Grant next comments that according to the Agastyans, the ‘Great State’ (presumably the raising of the kuṇḍalinī to the crown?) is attained by akunchana without the need of pranayama or other yogic procedures. This seems to imply that akunchana isn’t classed as a yogic procedure. A footnote explains that the Agastyans are those that “adhered to the Kadi, rather than the Hadi vidya.” The glossary tells us that the Hadi vidya refers to the knowledge of the ‘Ha’ group of letters placed on the petals of the Sri Chakra and vibrated in the puja of the Goddess. Ditto the Kadi Vidya, this time for the ’Ka’ group of letters.
Agastya is an ancient legendary sage, first showing up in the Ṛg Veda (c.1200-900 BCE), then popping up in South India a few centuries on. He is said to have either developed or refined the Tamil language, performed miracles, and written several important medical texts. He is also said to be a preceptor of Śrīvidyā.

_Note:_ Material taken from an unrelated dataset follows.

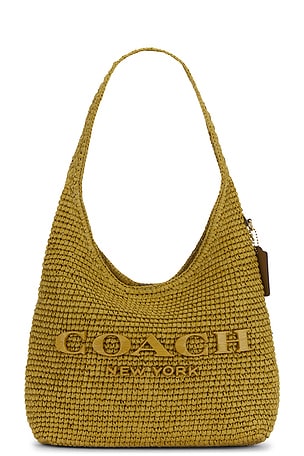 Refined Weave Straw Brooklyn 28 Shoulder Bag Coach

As to the Kādi and Hādi Vidyas, yes this is a thing in Śrīvidyā. I’ll try and be as concise as possible. These two Vidyas are both different forms of the fifteen-syllable Śrīvidyā mantra and preceptorial lineages (there are 10 others). The Hādimata form is said to have been revealed by the female sage Lopāmudra (the wife of Agastya), and the Kādimata form, revealed by Śiva in the form of Kāmarāja. According to Douglas Brooks (in his The Secret of the Three Cities), the Hādimata form is associated with Kashmiri Śrīvidyā and the Kādimata is dominant in contemporary South Indian practitioner communities. See Reading the Saundarya Lahari – XVIII for some observations of the Kādimata, as revealed in v.32-33 of Saundaryalaharī.